In essence, they took a dead body, created a military persona for him and dropped the body off the Spanish coast with a private letter between two senior British generals for the Germans to find. The basic story is told in the 1956 film 'The Man Who Never Was' The book provides much more detail, not only about the deception itself but also how the letters reached the Germans and how the upper echelons of the Nazi hierarchy, including Hitler, handled the information.
My primary interest in this story is the part it played in the wider Operation Barclay, which aimed to convince the Germans that the allies planned to invade Greece and Sardinia as a jumping off ground for an invasion of Europe through the Balkans and Southern France. Churchill was a big fan of attacking Europe through the 'soft underbelly' and Hitler, remembering the Salonika Campaign of WW1, expected such a move. Unlike his generals, he was focused on the consequences of losing most of his oil and other war raw materials, which came from the Balkans.
The plan was to use the fictitious 12th Army commanded by General Henry Wilson to attack Crete and the Peloponnese. The 5th Division would attack Cape Araxos, while the 56th Division would capture the major port city of Kalamata in the western Peloponnese. This would draw units away from Sicily and spread resources across a broad front. It would also help the Russians, who were preparing for the Kursk battle.
The deception plan was very challenging because the Germans rightly thought Sicily was the most likely target. They also expected a deception operation. As one intelligence historian put it, "It is very unusual and very difficult for deception to create new concepts for an enemy. It is much easier and more effective to reinforce those which already exist."
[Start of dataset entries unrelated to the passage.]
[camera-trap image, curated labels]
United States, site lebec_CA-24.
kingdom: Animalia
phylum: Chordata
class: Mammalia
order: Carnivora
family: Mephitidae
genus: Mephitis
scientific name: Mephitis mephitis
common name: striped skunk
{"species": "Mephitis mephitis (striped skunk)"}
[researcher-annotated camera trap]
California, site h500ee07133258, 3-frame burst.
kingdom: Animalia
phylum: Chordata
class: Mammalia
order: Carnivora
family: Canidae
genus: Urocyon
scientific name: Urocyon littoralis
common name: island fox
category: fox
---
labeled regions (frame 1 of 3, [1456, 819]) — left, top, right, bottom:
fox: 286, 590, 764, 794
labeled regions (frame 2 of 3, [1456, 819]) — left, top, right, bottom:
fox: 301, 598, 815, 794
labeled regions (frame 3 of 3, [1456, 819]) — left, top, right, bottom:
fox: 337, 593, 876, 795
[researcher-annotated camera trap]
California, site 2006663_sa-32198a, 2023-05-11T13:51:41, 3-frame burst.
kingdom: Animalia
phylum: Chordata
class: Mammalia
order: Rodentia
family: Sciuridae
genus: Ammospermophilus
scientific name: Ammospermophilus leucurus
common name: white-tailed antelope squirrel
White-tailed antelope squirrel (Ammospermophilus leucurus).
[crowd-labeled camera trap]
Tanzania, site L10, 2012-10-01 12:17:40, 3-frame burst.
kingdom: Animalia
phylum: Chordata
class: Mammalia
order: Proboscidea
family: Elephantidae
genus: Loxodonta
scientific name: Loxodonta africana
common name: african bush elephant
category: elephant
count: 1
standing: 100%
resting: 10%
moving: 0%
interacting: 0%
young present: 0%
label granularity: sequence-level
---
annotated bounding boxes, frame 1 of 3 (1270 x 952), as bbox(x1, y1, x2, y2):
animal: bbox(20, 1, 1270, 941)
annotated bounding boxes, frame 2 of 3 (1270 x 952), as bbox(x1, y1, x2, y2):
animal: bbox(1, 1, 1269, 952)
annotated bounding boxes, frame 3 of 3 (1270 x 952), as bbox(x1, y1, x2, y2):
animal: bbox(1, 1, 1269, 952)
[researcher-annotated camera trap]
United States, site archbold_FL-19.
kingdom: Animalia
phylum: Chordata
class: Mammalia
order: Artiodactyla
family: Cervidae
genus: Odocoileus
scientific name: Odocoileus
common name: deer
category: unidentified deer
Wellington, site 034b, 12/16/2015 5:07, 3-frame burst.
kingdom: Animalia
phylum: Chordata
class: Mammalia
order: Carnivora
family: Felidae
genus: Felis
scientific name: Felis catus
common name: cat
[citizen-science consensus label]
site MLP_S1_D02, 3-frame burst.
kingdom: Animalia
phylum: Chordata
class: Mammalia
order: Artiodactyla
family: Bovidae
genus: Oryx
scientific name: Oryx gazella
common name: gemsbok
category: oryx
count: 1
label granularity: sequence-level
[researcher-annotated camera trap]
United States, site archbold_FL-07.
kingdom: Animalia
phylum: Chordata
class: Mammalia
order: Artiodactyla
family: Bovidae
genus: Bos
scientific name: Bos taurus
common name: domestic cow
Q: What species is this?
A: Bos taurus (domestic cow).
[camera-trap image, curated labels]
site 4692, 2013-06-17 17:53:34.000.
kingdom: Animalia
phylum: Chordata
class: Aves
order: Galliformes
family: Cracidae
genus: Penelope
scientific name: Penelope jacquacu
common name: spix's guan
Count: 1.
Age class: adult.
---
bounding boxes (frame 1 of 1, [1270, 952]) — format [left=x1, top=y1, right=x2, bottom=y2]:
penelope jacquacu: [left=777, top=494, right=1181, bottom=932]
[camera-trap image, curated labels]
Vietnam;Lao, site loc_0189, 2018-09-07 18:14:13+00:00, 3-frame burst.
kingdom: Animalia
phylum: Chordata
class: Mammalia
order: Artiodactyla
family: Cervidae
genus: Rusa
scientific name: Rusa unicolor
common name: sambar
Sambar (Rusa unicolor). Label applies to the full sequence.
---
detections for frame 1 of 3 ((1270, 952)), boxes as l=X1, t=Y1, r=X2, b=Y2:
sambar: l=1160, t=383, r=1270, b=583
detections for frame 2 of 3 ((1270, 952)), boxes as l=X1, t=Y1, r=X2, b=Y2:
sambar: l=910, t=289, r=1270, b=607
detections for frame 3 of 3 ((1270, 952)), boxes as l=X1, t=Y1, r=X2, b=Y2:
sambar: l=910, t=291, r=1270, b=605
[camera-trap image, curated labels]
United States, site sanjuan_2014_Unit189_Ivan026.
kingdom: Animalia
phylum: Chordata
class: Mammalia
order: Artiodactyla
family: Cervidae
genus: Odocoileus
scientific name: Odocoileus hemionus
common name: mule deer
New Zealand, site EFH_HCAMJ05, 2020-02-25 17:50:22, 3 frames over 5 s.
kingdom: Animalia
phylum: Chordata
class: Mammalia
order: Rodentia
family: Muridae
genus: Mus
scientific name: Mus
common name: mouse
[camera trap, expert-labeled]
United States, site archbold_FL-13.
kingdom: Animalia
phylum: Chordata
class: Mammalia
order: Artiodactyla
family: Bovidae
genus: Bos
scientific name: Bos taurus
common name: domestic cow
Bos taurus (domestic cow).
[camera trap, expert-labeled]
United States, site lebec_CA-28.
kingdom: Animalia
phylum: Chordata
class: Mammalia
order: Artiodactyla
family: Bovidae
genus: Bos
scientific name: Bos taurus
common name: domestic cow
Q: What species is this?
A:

The 12th Army assembled at Cyrenaica in Libya had an array of dummy landing craft, gliders and tanks as well as actual AA batteries and fighter cover. Greek troops practised amphibious landings in Egypt, along with a call for Greek speakers, leaflets on 'hygiene in the Balkans' and much more. Nearer the time in July, Operation Waterfall, stepped up its operations including landings on the Greek coast and real sabotage operations by the Greek resistance, codenamed 'Animals'.
The principal German intelligence analyst was Baron Von Roenne. Hitler trusted his judgement without knowing that he was a committed anti-Nazi, later executed for his role in the Stauffenberg plot. We will never know if he deliberately ignored the several inconsistencies in the Operation Mincemeat deception, but it seems likely. Either way, once Hitler accepted the evidence, the rest of the hierarchy went along. Ultra and other intercepts confirmed that the Germans expected landings in the East and West Mediterranean, with a dummy attack on Sicily.
The Germans shifted the 1st Panzer Division from France to the Peloponnese. This was a recently reequipped division with 83 tanks and veteran troops. They were being moved across Europe to counter an illusion. More importantly, they were not in Sicily, which had only two German divisions and limited supplies. At the critical moment of the Kursk battle in July, two more panzer divisions were placed on alert to go to the Balkans. Torpedo boat squadrons were shifted to the Aegean, new shore batteries installed along with minefields. The total number of German divisions in the Balkans was increased from 8 to 18, while in Greece they increased from one to eight.
Very few wartime deception operations have been as successful as Operation Mincemeat. This book has the benefit of access to most of the materials and is not constrained by the secrecy requirements imposed on the earlier authors. It is also a story of how a small group of British intelligence officers battled their hierarchy to get the plan operational and how the Germans bought it.